Postgres JSONB object filtering

I have a Postgres table that looks like this:

CREATE TABLE products(
   id string,
   attributes jsonb,
   PRIMARY KEY(id)
);

An example of attributes field could be like:

 {
      "endDate": [
        "2024-02-20T21:00:00.000Z"
      ],
      "countries": [
        "US","IT","ES"
      ],
      "type": [
        "RETAIL"
      ],
      "startDate": [
        "2024-02-13T08:00:00.000Z"
      ],
      "categories": [
        "ELECTRONICS"
      ],
      "currency": [
        "USD"
      ],
      "status": [
        "ACTIVE"
      ]
    }

I need to create filter where as an input I might get a list of countries e.g. ["US","MX"] for which each product having one of these countries would match criteria and/or where startDate might be after certain provided date. I'm also interested in performance of such query, since this table might be really large.

I've tried sto filter products by countries using this query:

SELECT *
FROM products
WHERE
  (attributes @> '{ "countries": ["US","MX","JP"] }')

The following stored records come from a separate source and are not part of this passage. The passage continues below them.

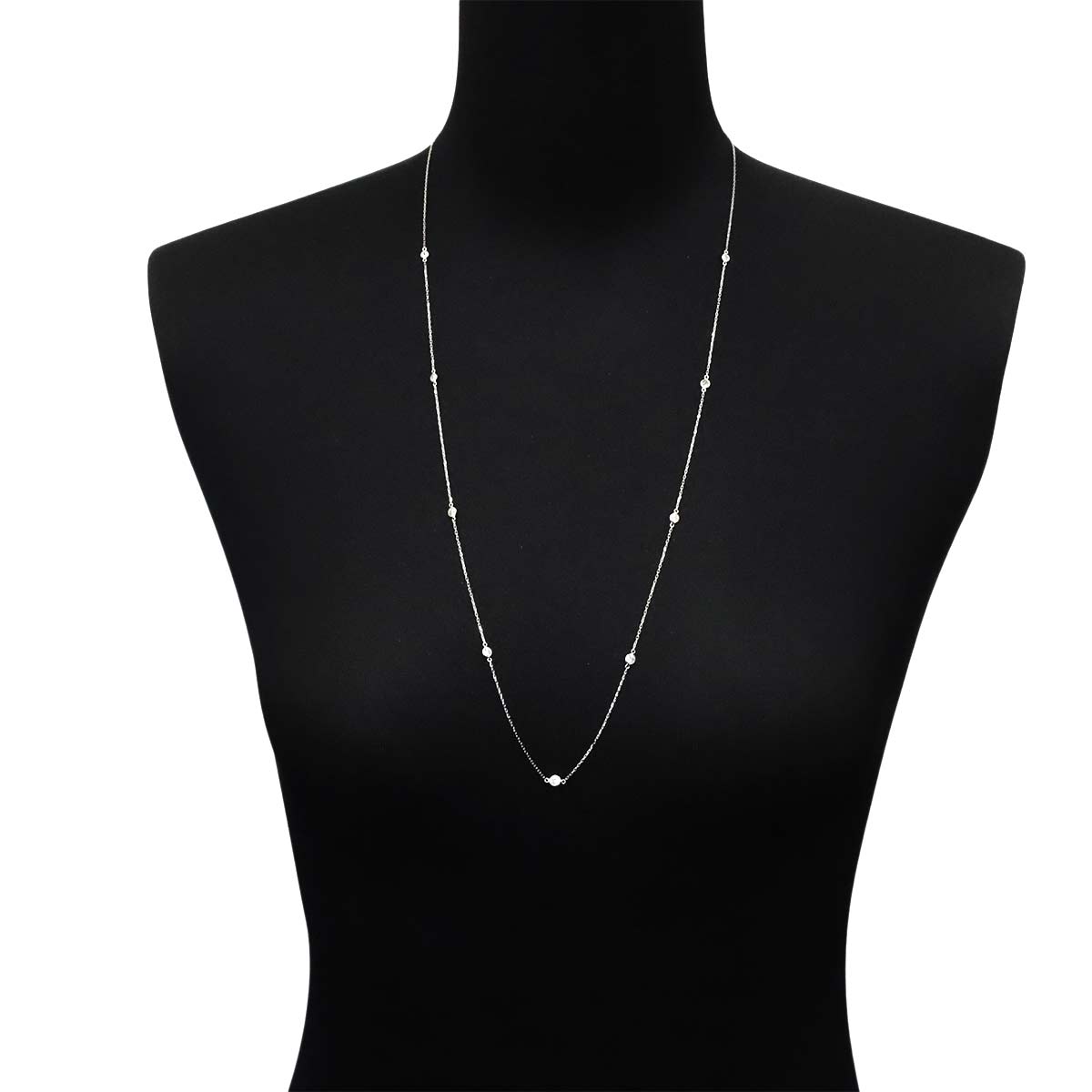 Diamond 1.00ct Necklace Pt Platinum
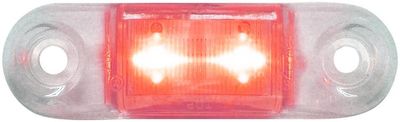 MARKER LAMP - LED CLEAR RED/RED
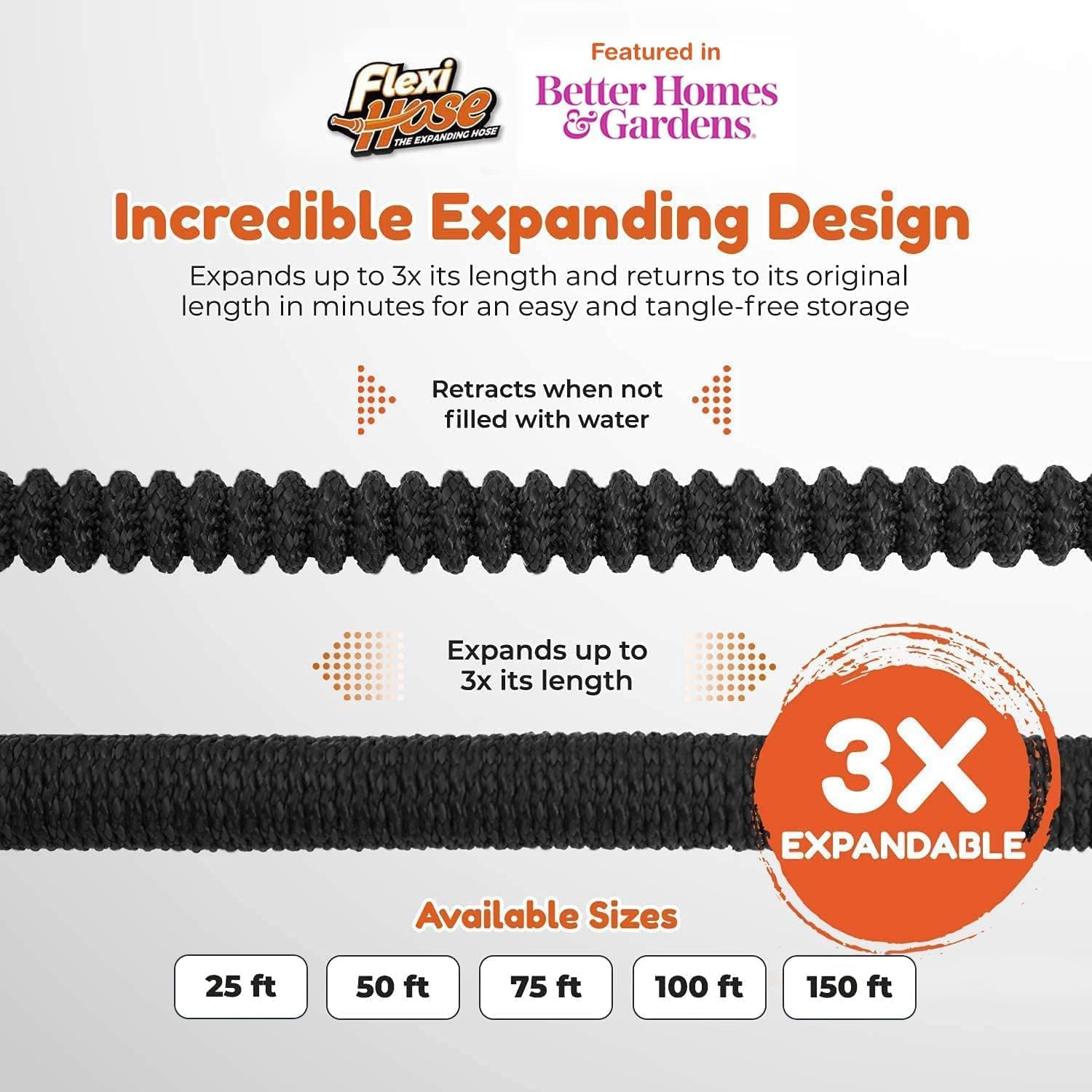 Flexi Hose with 8 Function Nozzle, 100FT - Lightweight Expandable - Flexi Hose Official Product View 2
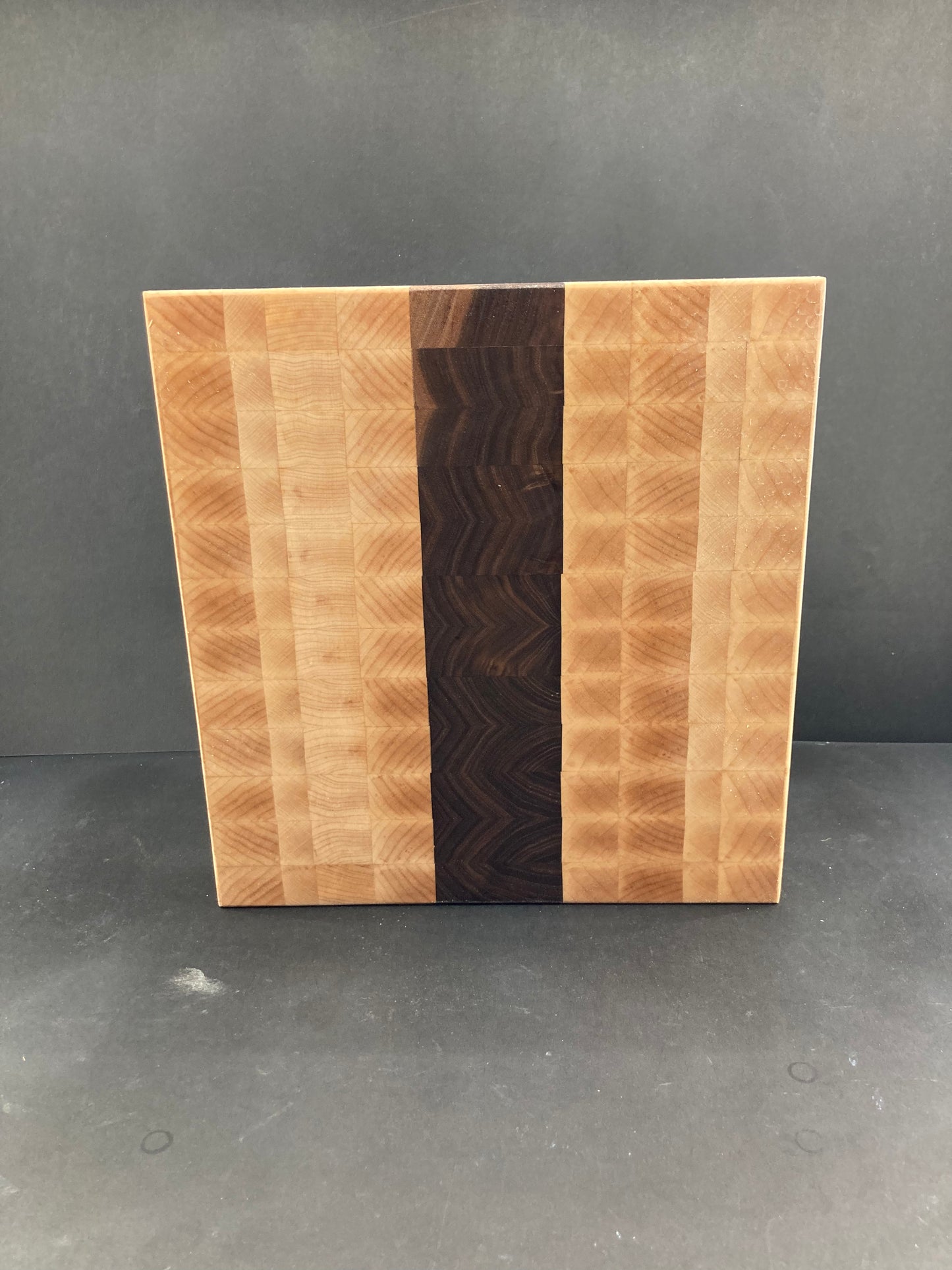 Maple and Walnut End Grain Board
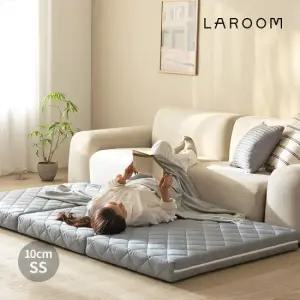 누울 10cm 침대 바닥 토퍼 3단 접이식 매트리스 SS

But this query would list only products which have all 3 provided countries. I need to have at least one country match, and in this example, it has "US" so it should be match.

Solution

It would be trivial on a normalised structure, but until you find time and budget to change it, you can use jsonb JSONPath expressions with @@ predicate check operator: demo

select * from products
where attributes 
@@ '  exists($.countries[*] 
             ?(  @=="US"
               ||@=="MX" ))
    && exists($.startDate?
              (@>"2024-02-12T07:00:00.000Z"))'
;

id	attributes
1	{"type": ["RETAIL"], "status": ["ACTIVE"], "endDate": ["2024-02-20T21:00:00.000Z"], "currency": ["USD"], "countries": ["US", "IT", "ES"], "startDate": ["2024-02-13T08:00:00.000Z"], "categories": ["ELECTRONICS"]}

If you pair it with a GIN index:

create index on products using gin(attributes jsonb_path_ops);

You'll see @@ speed up significantly thanks to index scans:


Bitmap Heap Scan on public.products (cost=116.51..2432.07 rows=13325 width=396) (actual time=4.505..56.491 rows=9513 loops=1)
Output: id, attributes
Recheck Cond: (products.attributes @@ '(exists ($."countries"[*]?(@ == "US" \|\| @ == "MX")) && exists ($."startDate"?(@ > "2024-02-12T07:00:00.000Z")))'::jsonpath)
Rows Removed by Index Recheck: 28518
Heap Blocks: exact=2149
-> Bitmap Index Scan on products_attributes_idx (cost=0.00..113.18 rows=13325 width=0) (actual time=4.238..4.239 rows=38031 loops=1)
Index Cond: (products.attributes @@ '(exists ($."countries"[*]?(@ == "US" \|\| @ == "MX")) && exists ($."startDate"?(@ > "2024-02-12T07:00:00.000Z")))'::jsonpath)
Planning Time: 0.374 ms
Execution Time: 56.930 ms

That's a test on 40k random sample resembling yours. It's also visible that not the entire JSONPath is supported by the index, hence the re-check:

For these operators [@@, @?], a GIN index extracts clauses of the form accessors_chain = constant out of the jsonpath pattern, and does the index search based on the keys and values mentioned in these clauses. The accessors chain may include .key, [*], and [index] accessors. The jsonb_ops operator class also supports .* and .** accessors, but the jsonb_path_ops operator class does not.

The part with date comparison using > doesn’t qualify, which is why a recheck is necessary. Searches where you don’t need the > should be faster.

If you're dealing with non-uniform timestamp formats, you might want to add a .datetime() method in there.